Concrètement, le risque est multiplié par deux en cas de conflit avec son conjoint, par 2,5 pour les membres de la famille ou des amis et par 3 pour les conflits de voisinage. Faut-il en déduire qu'un conflit avec un proche nous affecte moins ?

On peut le comprendre car on a plus d'affect et d'amour pour son conjoint que son voisin et on va cicatriser plus vite. Un conflit durable est une usure alors que dans les conflits aigus on se réconcilie parfois l'oreiller. Avec les voisins, en revanche, c'est plus difficile.

Les hommes sont plus vulnérables aux pressions que les femmes sans que l'étude puisse fournir d'explication. Quelles pourraient être des pistes d'explication ?
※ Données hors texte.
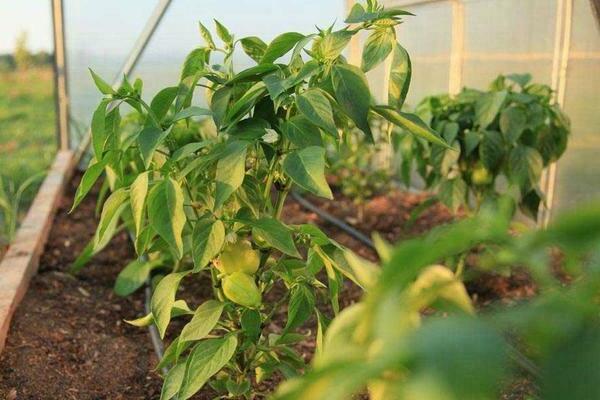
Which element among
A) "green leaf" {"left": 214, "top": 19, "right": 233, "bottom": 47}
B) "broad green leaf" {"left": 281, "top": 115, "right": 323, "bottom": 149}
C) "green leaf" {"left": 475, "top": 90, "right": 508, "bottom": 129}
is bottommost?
"green leaf" {"left": 475, "top": 90, "right": 508, "bottom": 129}

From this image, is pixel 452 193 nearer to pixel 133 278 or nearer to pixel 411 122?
pixel 133 278

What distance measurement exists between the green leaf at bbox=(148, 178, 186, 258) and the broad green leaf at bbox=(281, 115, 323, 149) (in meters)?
0.26

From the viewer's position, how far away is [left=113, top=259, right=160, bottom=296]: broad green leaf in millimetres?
3061

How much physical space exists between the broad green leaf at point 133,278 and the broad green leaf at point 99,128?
4.75 feet

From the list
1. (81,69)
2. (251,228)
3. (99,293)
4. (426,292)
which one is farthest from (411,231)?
(426,292)

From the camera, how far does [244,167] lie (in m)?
1.60

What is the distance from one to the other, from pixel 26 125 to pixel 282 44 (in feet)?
27.7

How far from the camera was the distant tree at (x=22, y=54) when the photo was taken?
11.6 m

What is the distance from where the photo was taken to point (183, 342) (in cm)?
175

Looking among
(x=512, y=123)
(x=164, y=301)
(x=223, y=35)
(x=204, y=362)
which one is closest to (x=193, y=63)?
(x=223, y=35)

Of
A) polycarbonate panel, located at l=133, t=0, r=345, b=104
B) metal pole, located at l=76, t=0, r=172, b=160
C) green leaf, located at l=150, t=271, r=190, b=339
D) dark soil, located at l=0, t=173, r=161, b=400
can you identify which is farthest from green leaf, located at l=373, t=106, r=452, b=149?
polycarbonate panel, located at l=133, t=0, r=345, b=104

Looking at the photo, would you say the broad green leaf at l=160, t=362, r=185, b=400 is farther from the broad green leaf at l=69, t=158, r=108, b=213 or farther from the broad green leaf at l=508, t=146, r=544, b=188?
the broad green leaf at l=508, t=146, r=544, b=188

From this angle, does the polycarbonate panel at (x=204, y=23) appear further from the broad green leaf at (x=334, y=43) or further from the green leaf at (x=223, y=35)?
the broad green leaf at (x=334, y=43)

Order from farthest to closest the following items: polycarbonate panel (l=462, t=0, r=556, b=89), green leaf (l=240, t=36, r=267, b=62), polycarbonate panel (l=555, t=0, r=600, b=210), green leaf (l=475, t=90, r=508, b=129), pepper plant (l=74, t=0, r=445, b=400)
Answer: polycarbonate panel (l=462, t=0, r=556, b=89)
polycarbonate panel (l=555, t=0, r=600, b=210)
green leaf (l=475, t=90, r=508, b=129)
green leaf (l=240, t=36, r=267, b=62)
pepper plant (l=74, t=0, r=445, b=400)
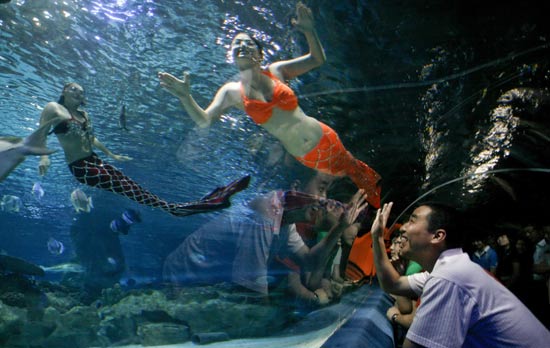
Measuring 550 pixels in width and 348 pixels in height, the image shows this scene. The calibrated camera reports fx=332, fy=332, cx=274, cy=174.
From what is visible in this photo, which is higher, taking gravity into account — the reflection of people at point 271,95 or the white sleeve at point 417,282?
the reflection of people at point 271,95

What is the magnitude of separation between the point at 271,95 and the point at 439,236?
1.83 meters

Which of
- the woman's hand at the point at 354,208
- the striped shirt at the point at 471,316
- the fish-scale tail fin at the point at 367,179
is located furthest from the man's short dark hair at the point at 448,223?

Les femmes viennent plus parler que les hommes, la parole a un effet curatif. Les hommes le font très peu, ils n'iront pas voir un médecin, ce n'est pas dans leur culture. La parole aide à soulager ce genre de situation. Il faudrait faire une étude avec des Italiens par exemple qui évacuent plus leurs tensions. Les femmes sont plus protégées par leurs hormones jusque l'âge de la ménopause tandis que les hommes sont plus vulnérables au tabagisme et à l'alcoolisme.

Est-ce que les conflits avec des proches, la famille, son conjoint ou des voisins sont des phénomènes en extension à l'époque actuelle ? Sous quelles formes se manifestent-ils ?

L'ambiance est plus pessimiste dans la société actuelle qui est de plus en plus dure. Le stress est présent dans le travail et ces difficultés se font ressentir dans le domaine familial. Plus il y a de tensions extérieures plus il va y avoir de tensions à l'intérieur du couple.

Si les relations avec autrui peuvent être source de mal-être, à l'inverse, l'isolement peut-il avoir des effets néfastes sur l'état psychologique et la santé physique ? 

La solitude n'est pas rare, l'isolement l'est en revanche plus. L'isolement a d'autres perversions mais ça n'aura pas les mêmes conséquences. Etre isolé et solitaire est une autre source de problèmes mais il vaut mieux être en solitude et être seul que mal accompagné. Si ce sont des conflits sérieux il faut prendre les devants et arrêter cette situation pour ne pas faire perdurer la situation de crise. Cette étude peut aider en montrant les conséquences néfastes sur la santé.